WORK REQUIRED:
Lines from the one containing "Between [100,82] and" through the last line of the data are to be repeated word for word, both ends included.

INFORMATION SUPPLIED:

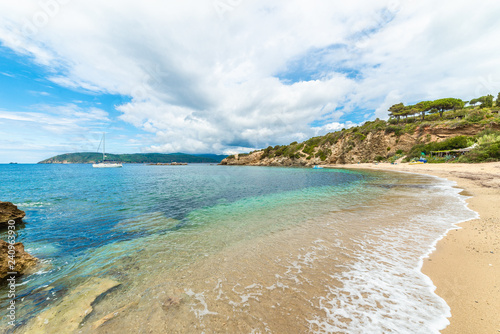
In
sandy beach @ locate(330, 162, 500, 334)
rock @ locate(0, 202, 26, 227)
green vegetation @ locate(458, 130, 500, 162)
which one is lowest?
sandy beach @ locate(330, 162, 500, 334)

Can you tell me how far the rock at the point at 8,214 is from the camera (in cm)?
1040

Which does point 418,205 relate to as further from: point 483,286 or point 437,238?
point 483,286

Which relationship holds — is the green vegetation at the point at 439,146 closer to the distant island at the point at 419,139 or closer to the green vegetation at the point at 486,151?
the distant island at the point at 419,139

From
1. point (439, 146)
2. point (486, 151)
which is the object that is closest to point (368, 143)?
point (439, 146)

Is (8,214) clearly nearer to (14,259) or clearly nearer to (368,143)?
(14,259)

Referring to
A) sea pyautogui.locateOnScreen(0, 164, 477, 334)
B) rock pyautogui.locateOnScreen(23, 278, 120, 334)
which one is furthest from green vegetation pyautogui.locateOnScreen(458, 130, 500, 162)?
rock pyautogui.locateOnScreen(23, 278, 120, 334)

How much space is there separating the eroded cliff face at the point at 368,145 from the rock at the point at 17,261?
8084 centimetres

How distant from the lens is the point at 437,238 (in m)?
7.75

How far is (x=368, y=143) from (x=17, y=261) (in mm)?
91106

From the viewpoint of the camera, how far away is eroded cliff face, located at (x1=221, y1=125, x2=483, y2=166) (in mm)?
55312

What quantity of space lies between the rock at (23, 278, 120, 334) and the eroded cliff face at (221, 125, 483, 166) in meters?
78.6

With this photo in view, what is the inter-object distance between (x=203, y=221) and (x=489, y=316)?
10868mm

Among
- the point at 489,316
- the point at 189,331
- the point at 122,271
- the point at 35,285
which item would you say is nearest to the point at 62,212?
the point at 35,285

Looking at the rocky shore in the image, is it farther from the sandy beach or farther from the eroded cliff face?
the eroded cliff face
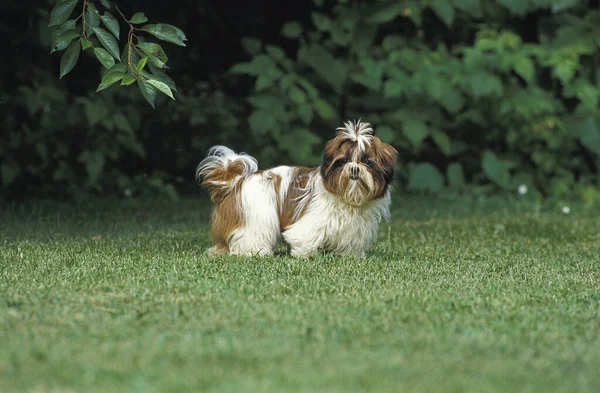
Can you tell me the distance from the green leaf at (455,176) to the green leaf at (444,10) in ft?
5.51

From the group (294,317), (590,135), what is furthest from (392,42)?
(294,317)

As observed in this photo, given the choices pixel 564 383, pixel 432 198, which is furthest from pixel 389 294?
pixel 432 198

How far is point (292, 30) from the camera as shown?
12.2 m

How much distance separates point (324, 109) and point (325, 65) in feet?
1.97

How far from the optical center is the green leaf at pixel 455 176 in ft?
39.8

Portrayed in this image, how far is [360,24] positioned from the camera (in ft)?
40.3

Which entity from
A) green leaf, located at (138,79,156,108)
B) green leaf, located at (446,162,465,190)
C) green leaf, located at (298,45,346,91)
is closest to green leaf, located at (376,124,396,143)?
green leaf, located at (298,45,346,91)

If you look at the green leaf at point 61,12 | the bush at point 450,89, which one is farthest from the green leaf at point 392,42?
the green leaf at point 61,12

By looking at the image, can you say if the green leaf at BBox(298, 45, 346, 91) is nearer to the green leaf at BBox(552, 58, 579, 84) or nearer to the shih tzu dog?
the green leaf at BBox(552, 58, 579, 84)

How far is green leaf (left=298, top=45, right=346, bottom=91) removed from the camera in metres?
11.9

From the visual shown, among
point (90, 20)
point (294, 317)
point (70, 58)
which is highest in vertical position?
point (90, 20)

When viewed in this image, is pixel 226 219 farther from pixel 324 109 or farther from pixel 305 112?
pixel 324 109

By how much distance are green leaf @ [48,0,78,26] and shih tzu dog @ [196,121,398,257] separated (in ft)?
4.73

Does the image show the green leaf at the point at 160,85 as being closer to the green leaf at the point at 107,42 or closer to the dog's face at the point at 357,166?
the green leaf at the point at 107,42
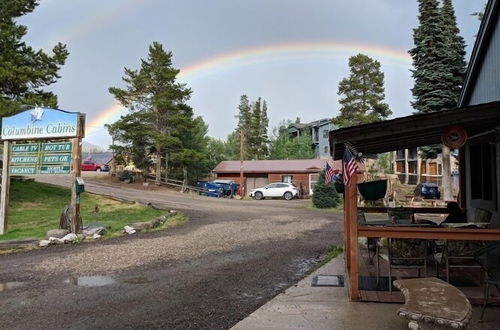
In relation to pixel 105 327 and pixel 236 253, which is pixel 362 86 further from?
pixel 105 327

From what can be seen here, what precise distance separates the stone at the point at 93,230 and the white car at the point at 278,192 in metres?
23.9

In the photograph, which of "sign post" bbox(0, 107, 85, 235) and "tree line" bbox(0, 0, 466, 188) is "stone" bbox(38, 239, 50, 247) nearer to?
"sign post" bbox(0, 107, 85, 235)

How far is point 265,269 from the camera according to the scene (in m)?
8.53

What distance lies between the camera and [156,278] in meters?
7.74

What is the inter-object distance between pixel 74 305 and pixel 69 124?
8.37 meters

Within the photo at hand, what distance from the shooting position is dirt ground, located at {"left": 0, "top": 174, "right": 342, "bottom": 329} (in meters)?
5.45

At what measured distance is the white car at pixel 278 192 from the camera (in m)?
36.2

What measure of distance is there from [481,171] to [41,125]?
12455mm

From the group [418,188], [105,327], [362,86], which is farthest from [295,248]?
[362,86]

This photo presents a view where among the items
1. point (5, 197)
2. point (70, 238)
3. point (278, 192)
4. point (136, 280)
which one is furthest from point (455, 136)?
point (278, 192)

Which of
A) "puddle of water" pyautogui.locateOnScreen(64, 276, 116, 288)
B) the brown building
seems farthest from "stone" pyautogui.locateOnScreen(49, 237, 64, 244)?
the brown building

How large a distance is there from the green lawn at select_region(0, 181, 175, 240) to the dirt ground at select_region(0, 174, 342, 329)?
2769 millimetres

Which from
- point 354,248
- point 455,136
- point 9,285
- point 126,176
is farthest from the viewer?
point 126,176

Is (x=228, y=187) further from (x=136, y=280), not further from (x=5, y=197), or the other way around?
(x=136, y=280)
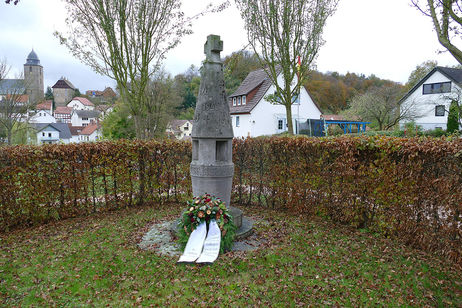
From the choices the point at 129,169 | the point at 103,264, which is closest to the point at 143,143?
the point at 129,169

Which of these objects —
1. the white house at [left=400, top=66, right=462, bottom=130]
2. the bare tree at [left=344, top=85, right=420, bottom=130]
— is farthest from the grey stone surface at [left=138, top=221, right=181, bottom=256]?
the white house at [left=400, top=66, right=462, bottom=130]

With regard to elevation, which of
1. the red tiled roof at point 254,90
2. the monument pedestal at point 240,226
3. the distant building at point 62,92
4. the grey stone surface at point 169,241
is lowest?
the grey stone surface at point 169,241

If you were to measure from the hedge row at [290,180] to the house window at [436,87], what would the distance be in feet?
109

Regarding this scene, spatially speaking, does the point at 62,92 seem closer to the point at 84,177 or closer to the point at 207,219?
the point at 84,177

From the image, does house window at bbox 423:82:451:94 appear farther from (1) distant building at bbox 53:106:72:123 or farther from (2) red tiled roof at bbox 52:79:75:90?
(2) red tiled roof at bbox 52:79:75:90

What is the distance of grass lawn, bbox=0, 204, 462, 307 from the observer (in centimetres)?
400

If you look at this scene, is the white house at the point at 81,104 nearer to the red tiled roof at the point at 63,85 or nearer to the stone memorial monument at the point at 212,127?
the red tiled roof at the point at 63,85

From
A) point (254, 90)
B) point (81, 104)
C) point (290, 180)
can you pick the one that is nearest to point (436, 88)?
point (254, 90)

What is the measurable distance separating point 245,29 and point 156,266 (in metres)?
11.8

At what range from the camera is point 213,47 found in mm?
6102

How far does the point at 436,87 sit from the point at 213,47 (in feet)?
125

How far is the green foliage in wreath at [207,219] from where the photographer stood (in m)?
5.32

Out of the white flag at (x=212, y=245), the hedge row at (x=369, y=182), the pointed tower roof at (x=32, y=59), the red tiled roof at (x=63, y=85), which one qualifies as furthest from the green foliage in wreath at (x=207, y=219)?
the red tiled roof at (x=63, y=85)

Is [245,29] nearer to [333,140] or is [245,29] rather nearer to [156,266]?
[333,140]
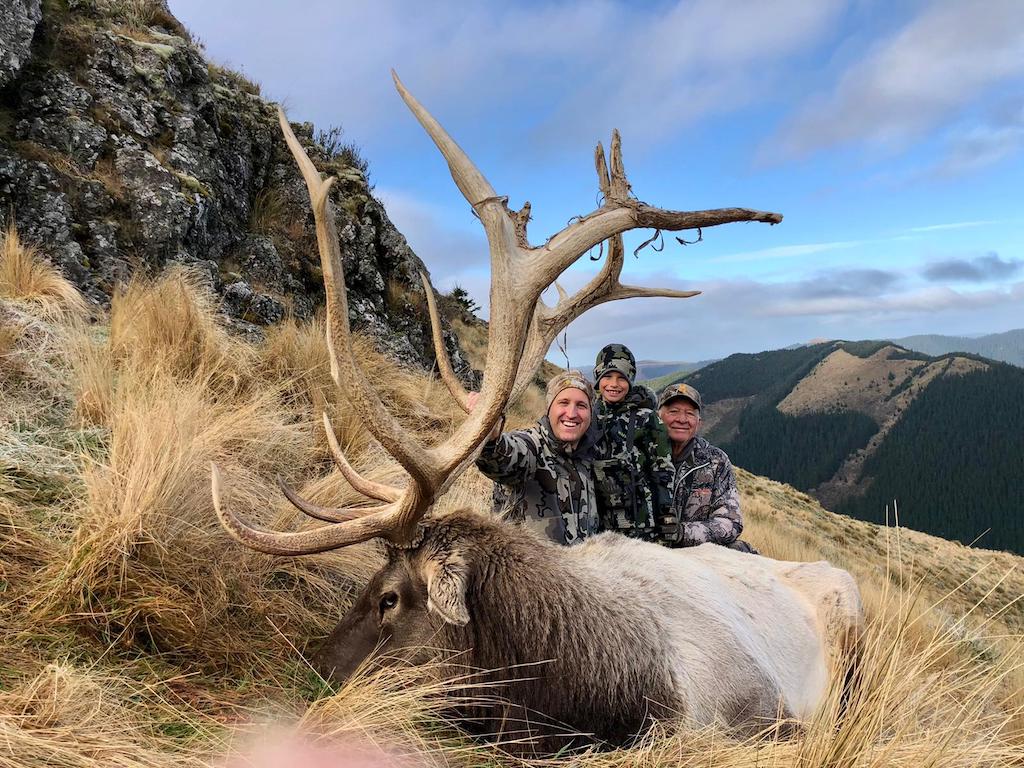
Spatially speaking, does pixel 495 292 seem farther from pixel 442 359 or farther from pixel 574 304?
pixel 574 304

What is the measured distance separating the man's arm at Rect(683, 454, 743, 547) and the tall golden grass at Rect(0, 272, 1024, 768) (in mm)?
1396

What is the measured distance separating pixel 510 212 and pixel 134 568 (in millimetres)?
2153

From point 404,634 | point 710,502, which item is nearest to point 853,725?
point 404,634

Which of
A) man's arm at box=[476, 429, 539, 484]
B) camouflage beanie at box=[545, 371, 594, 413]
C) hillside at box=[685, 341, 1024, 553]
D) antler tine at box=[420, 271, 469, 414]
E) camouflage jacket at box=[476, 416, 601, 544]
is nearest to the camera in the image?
antler tine at box=[420, 271, 469, 414]

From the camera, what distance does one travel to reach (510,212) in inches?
111

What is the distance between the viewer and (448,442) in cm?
289

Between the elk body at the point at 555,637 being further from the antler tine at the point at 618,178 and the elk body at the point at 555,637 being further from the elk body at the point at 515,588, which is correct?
the antler tine at the point at 618,178

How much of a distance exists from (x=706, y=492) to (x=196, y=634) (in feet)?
13.3

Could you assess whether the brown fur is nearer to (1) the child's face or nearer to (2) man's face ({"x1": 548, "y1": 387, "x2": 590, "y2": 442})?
(2) man's face ({"x1": 548, "y1": 387, "x2": 590, "y2": 442})

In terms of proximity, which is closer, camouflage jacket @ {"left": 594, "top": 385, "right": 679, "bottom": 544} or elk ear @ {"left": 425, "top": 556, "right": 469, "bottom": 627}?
elk ear @ {"left": 425, "top": 556, "right": 469, "bottom": 627}

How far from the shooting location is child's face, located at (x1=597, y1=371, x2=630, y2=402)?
5.54 meters

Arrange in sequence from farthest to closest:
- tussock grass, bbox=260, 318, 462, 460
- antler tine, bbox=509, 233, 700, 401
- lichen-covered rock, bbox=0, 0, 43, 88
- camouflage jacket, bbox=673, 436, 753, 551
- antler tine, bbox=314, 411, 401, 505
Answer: lichen-covered rock, bbox=0, 0, 43, 88, tussock grass, bbox=260, 318, 462, 460, camouflage jacket, bbox=673, 436, 753, 551, antler tine, bbox=509, 233, 700, 401, antler tine, bbox=314, 411, 401, 505

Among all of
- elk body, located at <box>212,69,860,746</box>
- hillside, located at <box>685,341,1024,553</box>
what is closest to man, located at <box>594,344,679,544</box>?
elk body, located at <box>212,69,860,746</box>

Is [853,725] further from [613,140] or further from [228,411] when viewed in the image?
[228,411]
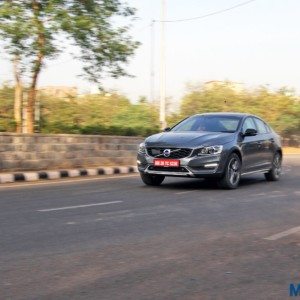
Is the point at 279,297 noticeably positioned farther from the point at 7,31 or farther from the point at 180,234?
the point at 7,31

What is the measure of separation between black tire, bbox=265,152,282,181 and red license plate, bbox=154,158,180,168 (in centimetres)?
346

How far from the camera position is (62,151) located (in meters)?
15.4

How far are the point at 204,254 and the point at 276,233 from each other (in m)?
1.43

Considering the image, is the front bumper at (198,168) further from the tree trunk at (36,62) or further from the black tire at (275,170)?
the tree trunk at (36,62)

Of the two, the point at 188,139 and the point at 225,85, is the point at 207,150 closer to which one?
the point at 188,139

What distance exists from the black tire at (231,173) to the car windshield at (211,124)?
0.67 metres

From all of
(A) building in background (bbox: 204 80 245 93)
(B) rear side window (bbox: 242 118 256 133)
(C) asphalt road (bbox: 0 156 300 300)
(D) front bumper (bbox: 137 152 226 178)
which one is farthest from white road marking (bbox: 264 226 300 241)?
(A) building in background (bbox: 204 80 245 93)

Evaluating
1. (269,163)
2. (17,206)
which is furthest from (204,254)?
(269,163)

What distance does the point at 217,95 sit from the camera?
4650 centimetres

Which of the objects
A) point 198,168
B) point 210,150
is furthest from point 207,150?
point 198,168

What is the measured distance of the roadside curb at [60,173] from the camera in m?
12.8

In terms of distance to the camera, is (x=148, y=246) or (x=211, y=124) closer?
(x=148, y=246)

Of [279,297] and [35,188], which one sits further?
[35,188]

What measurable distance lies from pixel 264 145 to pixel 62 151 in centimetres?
563
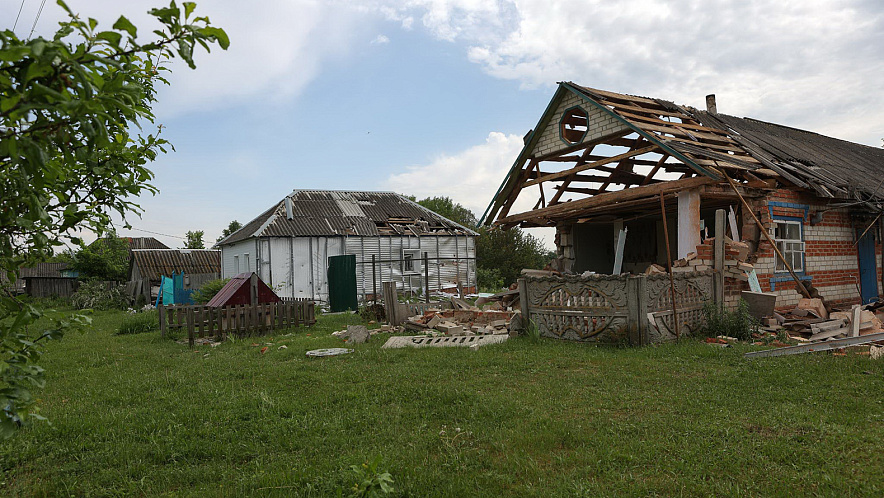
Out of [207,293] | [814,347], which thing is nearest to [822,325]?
[814,347]

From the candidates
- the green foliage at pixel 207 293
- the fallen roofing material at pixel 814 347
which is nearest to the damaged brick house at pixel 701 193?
the fallen roofing material at pixel 814 347

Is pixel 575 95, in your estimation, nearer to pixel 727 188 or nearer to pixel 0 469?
pixel 727 188

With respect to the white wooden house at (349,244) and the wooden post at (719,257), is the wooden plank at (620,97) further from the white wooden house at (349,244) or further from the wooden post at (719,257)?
the white wooden house at (349,244)

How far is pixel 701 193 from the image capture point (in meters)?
10.9

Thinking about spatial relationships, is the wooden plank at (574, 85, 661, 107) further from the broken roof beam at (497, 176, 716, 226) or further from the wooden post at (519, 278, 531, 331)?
the wooden post at (519, 278, 531, 331)

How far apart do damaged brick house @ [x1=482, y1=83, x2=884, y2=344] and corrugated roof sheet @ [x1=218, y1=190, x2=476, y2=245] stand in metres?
11.4

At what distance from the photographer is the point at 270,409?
18.9 feet

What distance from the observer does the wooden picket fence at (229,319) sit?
38.1ft

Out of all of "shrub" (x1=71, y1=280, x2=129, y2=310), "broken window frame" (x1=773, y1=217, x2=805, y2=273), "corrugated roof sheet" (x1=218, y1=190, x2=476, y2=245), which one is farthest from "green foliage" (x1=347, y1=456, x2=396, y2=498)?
"shrub" (x1=71, y1=280, x2=129, y2=310)

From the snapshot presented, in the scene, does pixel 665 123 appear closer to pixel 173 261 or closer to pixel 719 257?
pixel 719 257

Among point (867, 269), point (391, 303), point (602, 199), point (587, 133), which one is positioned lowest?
point (391, 303)

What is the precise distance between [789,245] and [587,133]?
206 inches

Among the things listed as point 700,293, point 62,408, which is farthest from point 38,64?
point 700,293

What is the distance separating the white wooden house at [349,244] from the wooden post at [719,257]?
13.5m
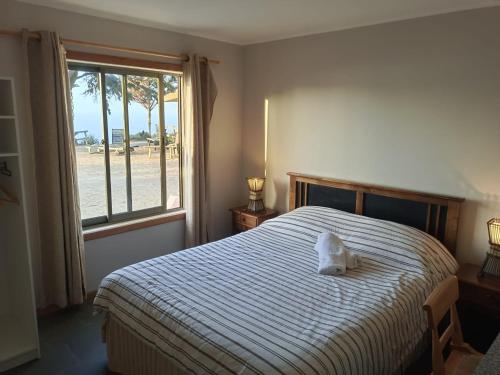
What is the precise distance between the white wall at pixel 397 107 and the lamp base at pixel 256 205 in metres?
0.18

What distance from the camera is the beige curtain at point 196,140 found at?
3551mm

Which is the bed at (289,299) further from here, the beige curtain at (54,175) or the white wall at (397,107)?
the beige curtain at (54,175)

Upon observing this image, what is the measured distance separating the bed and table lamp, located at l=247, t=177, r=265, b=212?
762mm

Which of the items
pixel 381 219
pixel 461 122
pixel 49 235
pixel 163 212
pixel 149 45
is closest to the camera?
pixel 461 122

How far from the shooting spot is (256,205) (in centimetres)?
392

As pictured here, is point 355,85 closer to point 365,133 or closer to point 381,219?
point 365,133

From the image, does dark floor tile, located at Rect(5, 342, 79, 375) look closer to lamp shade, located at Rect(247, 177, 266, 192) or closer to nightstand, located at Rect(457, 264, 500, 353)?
lamp shade, located at Rect(247, 177, 266, 192)

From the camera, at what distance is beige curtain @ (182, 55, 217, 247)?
355 cm

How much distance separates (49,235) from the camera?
2.86 m

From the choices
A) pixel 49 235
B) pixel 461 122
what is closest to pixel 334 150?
pixel 461 122

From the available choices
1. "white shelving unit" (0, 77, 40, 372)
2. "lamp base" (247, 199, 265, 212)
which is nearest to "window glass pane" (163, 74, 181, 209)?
"lamp base" (247, 199, 265, 212)

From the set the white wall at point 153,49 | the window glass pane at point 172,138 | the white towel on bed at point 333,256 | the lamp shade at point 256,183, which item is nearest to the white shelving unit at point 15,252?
the white wall at point 153,49

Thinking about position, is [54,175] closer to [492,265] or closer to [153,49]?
[153,49]

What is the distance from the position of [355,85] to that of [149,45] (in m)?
1.84
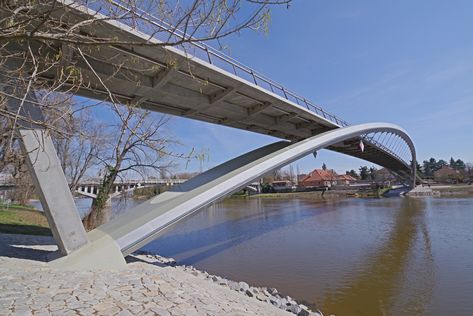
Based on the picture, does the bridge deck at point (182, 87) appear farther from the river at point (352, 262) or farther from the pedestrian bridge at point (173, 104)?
the river at point (352, 262)

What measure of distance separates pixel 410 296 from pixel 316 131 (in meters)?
11.2

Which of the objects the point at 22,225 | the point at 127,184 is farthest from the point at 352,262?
the point at 22,225

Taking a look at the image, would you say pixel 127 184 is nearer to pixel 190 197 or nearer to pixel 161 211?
pixel 190 197

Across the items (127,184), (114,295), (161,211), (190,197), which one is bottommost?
(114,295)

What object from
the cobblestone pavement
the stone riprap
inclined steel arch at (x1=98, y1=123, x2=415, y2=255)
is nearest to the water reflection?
the stone riprap

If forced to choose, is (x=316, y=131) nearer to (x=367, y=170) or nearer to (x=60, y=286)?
(x=60, y=286)

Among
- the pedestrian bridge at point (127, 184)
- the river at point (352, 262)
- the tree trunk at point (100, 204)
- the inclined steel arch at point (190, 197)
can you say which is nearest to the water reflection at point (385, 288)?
the river at point (352, 262)

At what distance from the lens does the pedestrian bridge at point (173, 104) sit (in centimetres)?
488

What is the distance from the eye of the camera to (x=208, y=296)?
4.21m

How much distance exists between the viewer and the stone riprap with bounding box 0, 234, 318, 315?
3239 mm

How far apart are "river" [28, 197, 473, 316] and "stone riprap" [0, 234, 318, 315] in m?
1.56

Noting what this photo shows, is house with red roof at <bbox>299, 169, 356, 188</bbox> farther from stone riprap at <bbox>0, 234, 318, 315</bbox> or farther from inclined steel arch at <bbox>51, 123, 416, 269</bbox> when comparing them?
stone riprap at <bbox>0, 234, 318, 315</bbox>

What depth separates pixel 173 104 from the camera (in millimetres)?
9352

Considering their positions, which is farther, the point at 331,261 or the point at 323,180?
the point at 323,180
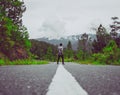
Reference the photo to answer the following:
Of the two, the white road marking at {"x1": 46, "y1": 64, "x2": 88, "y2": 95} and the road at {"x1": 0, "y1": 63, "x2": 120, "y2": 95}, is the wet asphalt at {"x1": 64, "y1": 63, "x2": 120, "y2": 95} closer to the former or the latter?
the road at {"x1": 0, "y1": 63, "x2": 120, "y2": 95}

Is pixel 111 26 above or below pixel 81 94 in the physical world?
above

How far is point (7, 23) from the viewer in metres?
32.6

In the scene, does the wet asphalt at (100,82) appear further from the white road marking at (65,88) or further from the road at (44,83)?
the white road marking at (65,88)

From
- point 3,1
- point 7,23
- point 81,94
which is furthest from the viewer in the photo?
point 3,1

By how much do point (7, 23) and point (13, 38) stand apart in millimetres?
5007

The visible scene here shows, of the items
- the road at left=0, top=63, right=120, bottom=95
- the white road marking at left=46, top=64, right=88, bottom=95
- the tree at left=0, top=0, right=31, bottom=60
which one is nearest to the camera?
the white road marking at left=46, top=64, right=88, bottom=95

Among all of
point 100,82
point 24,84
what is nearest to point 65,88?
point 24,84

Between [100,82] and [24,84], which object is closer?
[24,84]

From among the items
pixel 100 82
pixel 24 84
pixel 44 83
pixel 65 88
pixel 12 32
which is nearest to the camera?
pixel 65 88

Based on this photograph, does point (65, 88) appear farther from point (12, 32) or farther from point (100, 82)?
point (12, 32)

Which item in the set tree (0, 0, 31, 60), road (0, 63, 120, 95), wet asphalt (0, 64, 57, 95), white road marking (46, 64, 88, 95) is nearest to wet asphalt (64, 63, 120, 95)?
road (0, 63, 120, 95)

TASK RESULT:
Between [100,82] and [24,84], which object is closer?
[24,84]

From among the items
pixel 100 82
pixel 24 84
pixel 44 83
pixel 65 88
pixel 12 32
which is nearest to the camera?
pixel 65 88

Based on this photograph, does point (65, 88) appear farther from point (12, 32) or farther from point (100, 82)?
point (12, 32)

Which item in the set tree (0, 0, 31, 60), road (0, 63, 120, 95), wet asphalt (0, 64, 57, 95), white road marking (46, 64, 88, 95) is nearest to wet asphalt (64, 63, 120, 95)?
road (0, 63, 120, 95)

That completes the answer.